Dataset records:
- - -
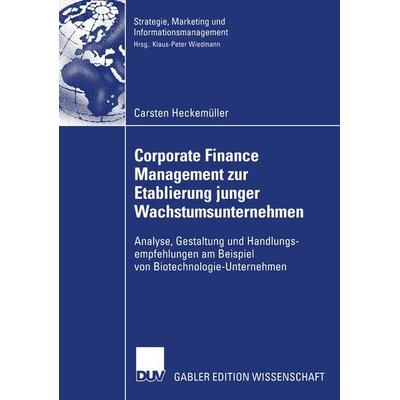 Corporate Finance Management zur Etablierung junger Wachstumsunternehmen, Taschenbuch von Carsten Heckemüller, Deutscher Universitätsverlag,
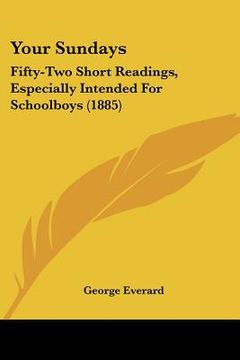 portada your sundays: fifty-two short readings, especially intended for schoolboys (1885) (en Inglés)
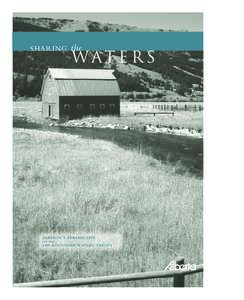 Geography of Alberta / Glacier National Park / St. Mary River / International Joint Commission / Southern Alberta / Irrigation / Milk River / South Saskatchewan River / Boundary Waters Treaty / Water / Geography of Canada / Water management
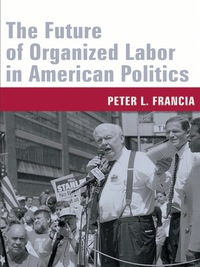 Omslagafbeelding: The Future of Organized Labor in American Politics 9780231130707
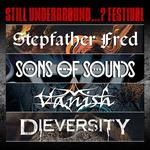 Still Underground...? FESTIVAL 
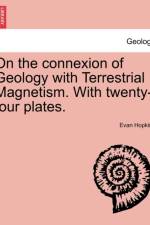 On the Connexion of Geology with Terrestrial Magnetism. with Twenty-Four Plates. af Evan Hopkins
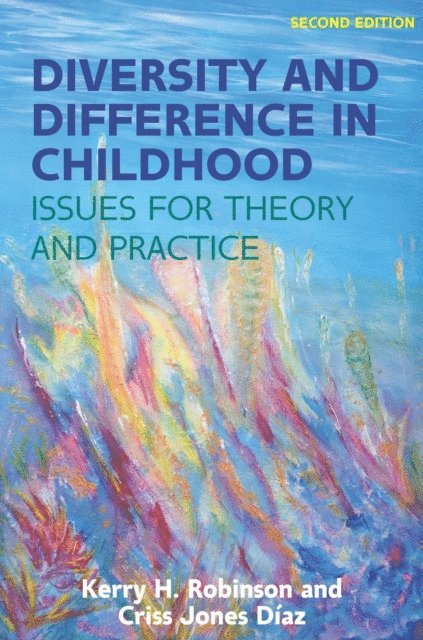 Criss Jones-Diaz, Kerry Robinson - Diversity and Difference in Childhood: Issues for Theory and Practice, E-bok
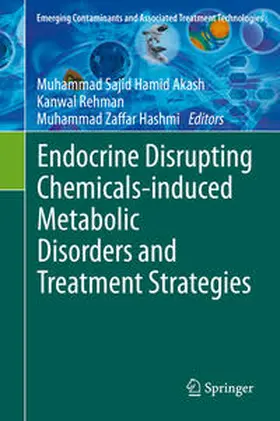 Akash / Rehman / Hashmi | Endocrine Disrupting Chemicals-induced Metabolic Disorders and Treatment Strategies | E-Book | sack.de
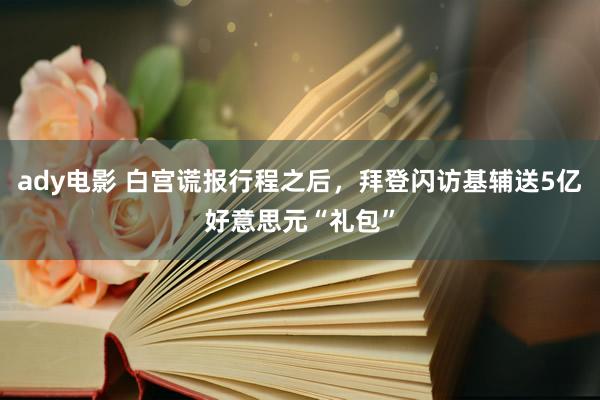 ady电影 白宫谎报行程之后，拜登闪访基辅送5亿好意思元“礼包”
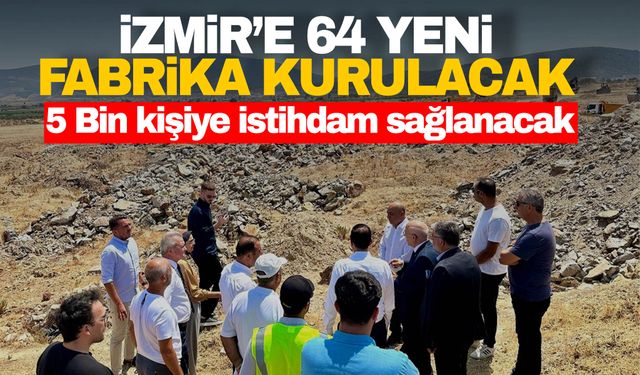 İzmir'e 64 yeni fabrika kurulacak! 5 bin kişiye istihdam sağlanacak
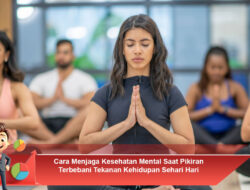 Cara Menjaga Kesehatan Mental Saat Pikiran Terbebani Tekanan Kehidupan Sehari Hari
- - -
Problem statement: Only the lines from the one containing "Akash / Rehman" through the final line of the listing should be reproduced, exactly and with no pictures.

Written response:
 Akash / Rehman / Hashmi | Endocrine Disrupting Chemicals-induced Metabolic Disorders and Treatment Strategies | E-Book | sack.de
 ady电影 白宫谎报行程之后，拜登闪访基辅送5亿好意思元“礼包”
 İzmir'e 64 yeni fabrika kurulacak! 5 bin kişiye istihdam sağlanacak
 Cara Menjaga Kesehatan Mental Saat Pikiran Terbebani Tekanan Kehidupan Sehari Hari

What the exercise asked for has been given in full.